WORK REQUIRED: Can you gather every line of the material that contains the string "shooting", treating uppercase and lowercase as different?

DATA:
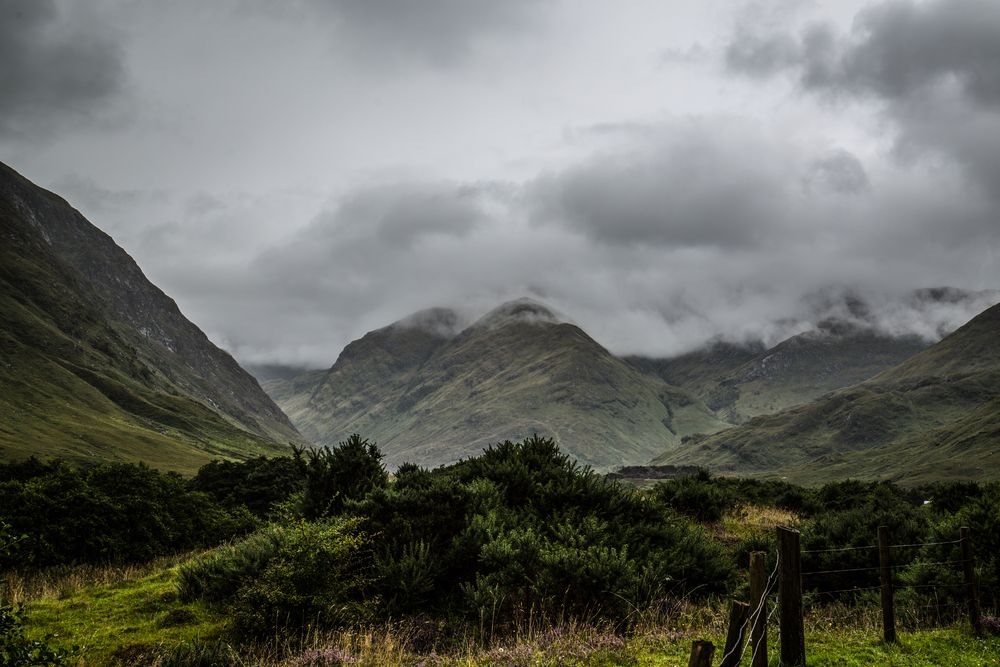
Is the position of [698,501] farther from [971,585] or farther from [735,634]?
[735,634]

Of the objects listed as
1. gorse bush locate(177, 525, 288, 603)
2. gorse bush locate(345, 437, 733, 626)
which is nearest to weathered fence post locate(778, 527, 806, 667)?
gorse bush locate(345, 437, 733, 626)

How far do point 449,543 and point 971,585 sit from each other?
34.9ft

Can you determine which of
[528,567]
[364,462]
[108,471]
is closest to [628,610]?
[528,567]

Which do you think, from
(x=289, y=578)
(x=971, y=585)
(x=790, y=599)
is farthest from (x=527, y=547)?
(x=971, y=585)

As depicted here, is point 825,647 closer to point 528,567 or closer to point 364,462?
point 528,567

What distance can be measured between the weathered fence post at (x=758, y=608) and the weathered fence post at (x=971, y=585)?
646 centimetres

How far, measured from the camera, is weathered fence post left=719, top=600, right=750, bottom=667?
23.5 feet

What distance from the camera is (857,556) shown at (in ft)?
55.4

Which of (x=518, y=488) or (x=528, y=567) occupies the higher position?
(x=518, y=488)

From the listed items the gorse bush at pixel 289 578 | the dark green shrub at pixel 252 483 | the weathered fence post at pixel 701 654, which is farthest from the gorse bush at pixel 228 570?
the dark green shrub at pixel 252 483

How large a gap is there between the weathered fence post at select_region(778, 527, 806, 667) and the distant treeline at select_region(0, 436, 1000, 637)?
3961mm

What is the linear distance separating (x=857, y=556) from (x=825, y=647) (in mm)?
7249

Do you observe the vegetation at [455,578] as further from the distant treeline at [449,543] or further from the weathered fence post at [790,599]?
the weathered fence post at [790,599]

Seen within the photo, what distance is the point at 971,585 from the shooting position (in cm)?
1184
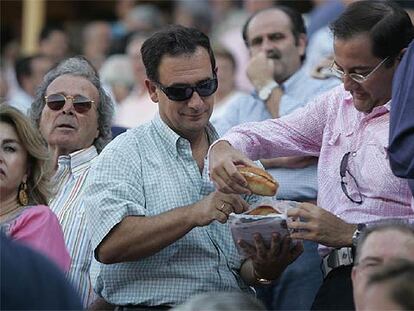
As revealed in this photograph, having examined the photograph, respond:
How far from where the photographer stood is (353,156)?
524 cm

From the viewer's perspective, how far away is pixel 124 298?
5262 mm

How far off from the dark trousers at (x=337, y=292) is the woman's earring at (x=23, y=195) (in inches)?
60.8

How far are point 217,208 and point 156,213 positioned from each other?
357 millimetres

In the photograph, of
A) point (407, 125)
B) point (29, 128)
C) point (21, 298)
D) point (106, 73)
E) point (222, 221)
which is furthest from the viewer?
point (106, 73)

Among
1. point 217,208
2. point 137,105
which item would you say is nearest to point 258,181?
point 217,208

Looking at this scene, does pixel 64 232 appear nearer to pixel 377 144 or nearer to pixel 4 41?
pixel 377 144

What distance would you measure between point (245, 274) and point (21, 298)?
2006 millimetres

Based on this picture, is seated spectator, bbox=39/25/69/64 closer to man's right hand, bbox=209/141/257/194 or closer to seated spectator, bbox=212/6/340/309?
seated spectator, bbox=212/6/340/309

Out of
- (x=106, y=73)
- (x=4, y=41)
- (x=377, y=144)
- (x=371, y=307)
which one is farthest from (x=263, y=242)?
(x=4, y=41)

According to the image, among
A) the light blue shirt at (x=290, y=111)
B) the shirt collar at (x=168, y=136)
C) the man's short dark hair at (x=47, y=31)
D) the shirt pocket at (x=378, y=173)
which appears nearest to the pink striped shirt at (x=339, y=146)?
the shirt pocket at (x=378, y=173)

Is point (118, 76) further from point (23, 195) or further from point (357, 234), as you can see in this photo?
point (357, 234)

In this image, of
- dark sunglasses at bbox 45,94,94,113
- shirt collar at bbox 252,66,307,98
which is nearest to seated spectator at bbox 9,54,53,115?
shirt collar at bbox 252,66,307,98

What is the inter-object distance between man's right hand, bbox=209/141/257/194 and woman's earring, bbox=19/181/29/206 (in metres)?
1.16

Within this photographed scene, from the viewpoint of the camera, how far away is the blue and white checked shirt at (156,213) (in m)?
5.23
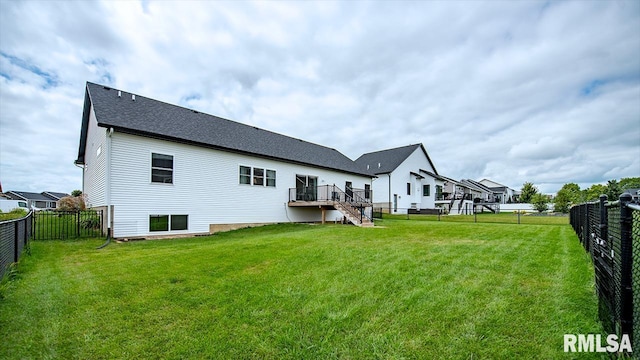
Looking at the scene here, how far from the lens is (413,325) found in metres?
3.14

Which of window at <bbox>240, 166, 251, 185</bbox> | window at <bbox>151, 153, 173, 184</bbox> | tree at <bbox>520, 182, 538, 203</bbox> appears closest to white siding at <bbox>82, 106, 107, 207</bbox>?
window at <bbox>151, 153, 173, 184</bbox>

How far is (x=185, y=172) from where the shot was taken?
12734 mm

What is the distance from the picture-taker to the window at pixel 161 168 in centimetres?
1183

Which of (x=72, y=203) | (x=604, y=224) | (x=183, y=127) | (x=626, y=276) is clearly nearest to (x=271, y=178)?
(x=183, y=127)

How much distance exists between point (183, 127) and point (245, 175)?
12.6ft

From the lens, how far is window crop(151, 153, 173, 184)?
11828 millimetres

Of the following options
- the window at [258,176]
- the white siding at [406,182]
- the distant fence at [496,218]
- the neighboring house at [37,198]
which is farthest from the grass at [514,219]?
the neighboring house at [37,198]

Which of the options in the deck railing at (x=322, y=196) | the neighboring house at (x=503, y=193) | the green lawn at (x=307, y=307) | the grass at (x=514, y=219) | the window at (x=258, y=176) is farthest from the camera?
the neighboring house at (x=503, y=193)

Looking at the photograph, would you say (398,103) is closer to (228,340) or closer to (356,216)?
(356,216)

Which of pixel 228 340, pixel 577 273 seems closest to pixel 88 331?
pixel 228 340

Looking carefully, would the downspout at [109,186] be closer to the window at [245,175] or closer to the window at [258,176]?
the window at [245,175]

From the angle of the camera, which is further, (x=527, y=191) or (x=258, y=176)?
(x=527, y=191)

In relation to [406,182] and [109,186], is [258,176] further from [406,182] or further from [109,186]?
[406,182]

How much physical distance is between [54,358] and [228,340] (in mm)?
1648
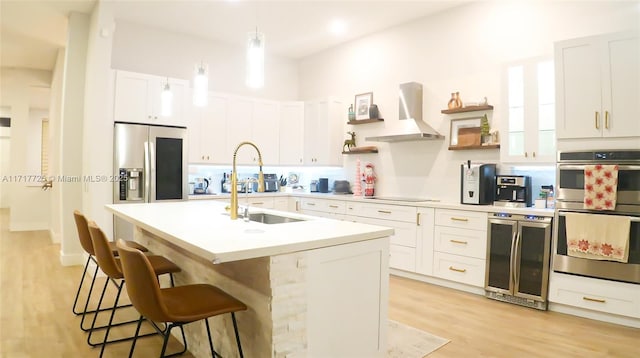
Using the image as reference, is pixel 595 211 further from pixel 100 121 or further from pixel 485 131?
pixel 100 121

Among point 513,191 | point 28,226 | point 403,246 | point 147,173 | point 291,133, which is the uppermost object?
point 291,133

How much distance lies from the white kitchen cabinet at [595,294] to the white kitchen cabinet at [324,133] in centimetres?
340

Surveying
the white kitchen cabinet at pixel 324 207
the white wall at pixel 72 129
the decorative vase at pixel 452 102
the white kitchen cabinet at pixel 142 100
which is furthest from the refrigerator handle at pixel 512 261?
the white wall at pixel 72 129

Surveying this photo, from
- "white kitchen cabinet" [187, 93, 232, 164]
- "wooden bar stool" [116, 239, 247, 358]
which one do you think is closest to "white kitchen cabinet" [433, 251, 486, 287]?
"wooden bar stool" [116, 239, 247, 358]

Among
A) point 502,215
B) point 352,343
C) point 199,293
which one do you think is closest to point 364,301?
point 352,343

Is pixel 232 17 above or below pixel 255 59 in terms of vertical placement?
above

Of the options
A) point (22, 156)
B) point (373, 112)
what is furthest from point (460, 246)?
point (22, 156)

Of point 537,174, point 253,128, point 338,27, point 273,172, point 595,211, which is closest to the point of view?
point 595,211

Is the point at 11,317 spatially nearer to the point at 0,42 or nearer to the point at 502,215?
the point at 502,215

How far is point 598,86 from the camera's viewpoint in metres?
3.34

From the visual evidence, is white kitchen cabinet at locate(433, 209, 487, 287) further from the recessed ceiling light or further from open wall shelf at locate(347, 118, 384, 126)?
the recessed ceiling light

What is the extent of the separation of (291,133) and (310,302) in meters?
4.66

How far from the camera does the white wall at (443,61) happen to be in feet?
12.9

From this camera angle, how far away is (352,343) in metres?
2.16
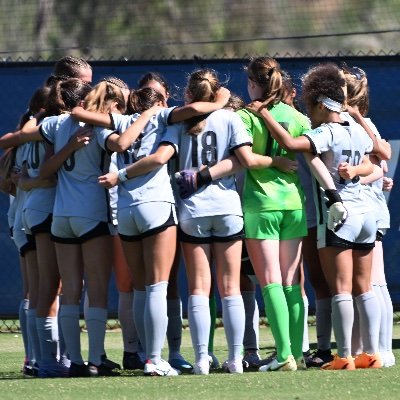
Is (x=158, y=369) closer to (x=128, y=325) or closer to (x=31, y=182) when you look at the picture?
(x=128, y=325)

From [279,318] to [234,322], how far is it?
252 mm

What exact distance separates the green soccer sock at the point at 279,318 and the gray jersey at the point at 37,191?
4.43 ft

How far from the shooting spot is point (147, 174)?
264 inches

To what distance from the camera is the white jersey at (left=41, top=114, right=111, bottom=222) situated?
22.0ft

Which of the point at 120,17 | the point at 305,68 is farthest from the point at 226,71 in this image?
the point at 120,17

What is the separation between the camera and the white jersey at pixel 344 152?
22.3 ft

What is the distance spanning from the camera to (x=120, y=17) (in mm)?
18844

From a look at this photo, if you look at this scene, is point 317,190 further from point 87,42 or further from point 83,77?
point 87,42

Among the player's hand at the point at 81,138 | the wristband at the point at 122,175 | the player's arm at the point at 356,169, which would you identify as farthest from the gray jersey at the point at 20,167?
the player's arm at the point at 356,169

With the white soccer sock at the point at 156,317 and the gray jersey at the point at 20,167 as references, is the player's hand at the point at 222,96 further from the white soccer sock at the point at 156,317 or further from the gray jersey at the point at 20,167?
the gray jersey at the point at 20,167

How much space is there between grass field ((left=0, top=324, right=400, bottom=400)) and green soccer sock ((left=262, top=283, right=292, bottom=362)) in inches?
7.7

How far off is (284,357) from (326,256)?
2.01ft

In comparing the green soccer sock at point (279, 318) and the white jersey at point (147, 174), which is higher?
the white jersey at point (147, 174)

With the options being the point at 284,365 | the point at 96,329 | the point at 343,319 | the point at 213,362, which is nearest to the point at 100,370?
the point at 96,329
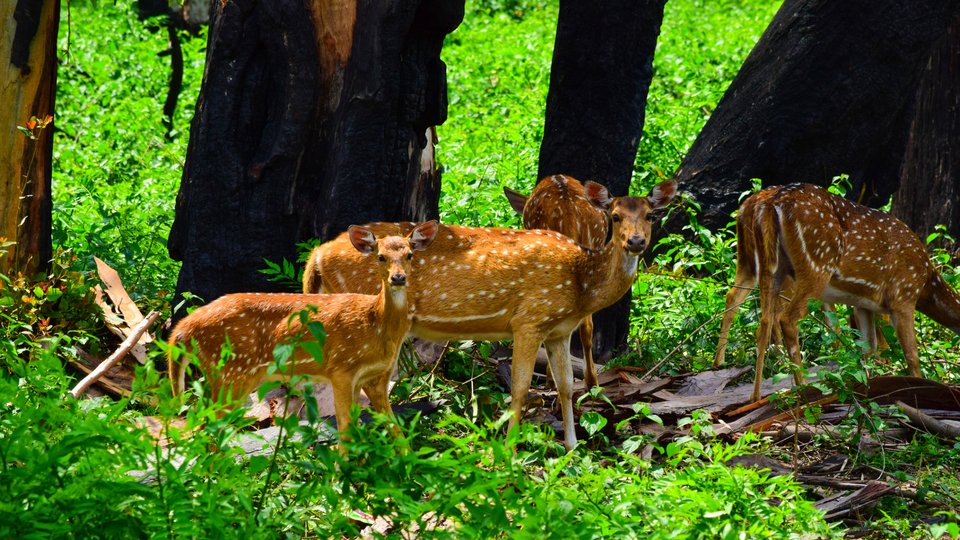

THE RESULT:
Seen within the photo, what distance is the point at 971,585 from the shooting position (in cm)?
How far from the shooting spot is point (147, 174)?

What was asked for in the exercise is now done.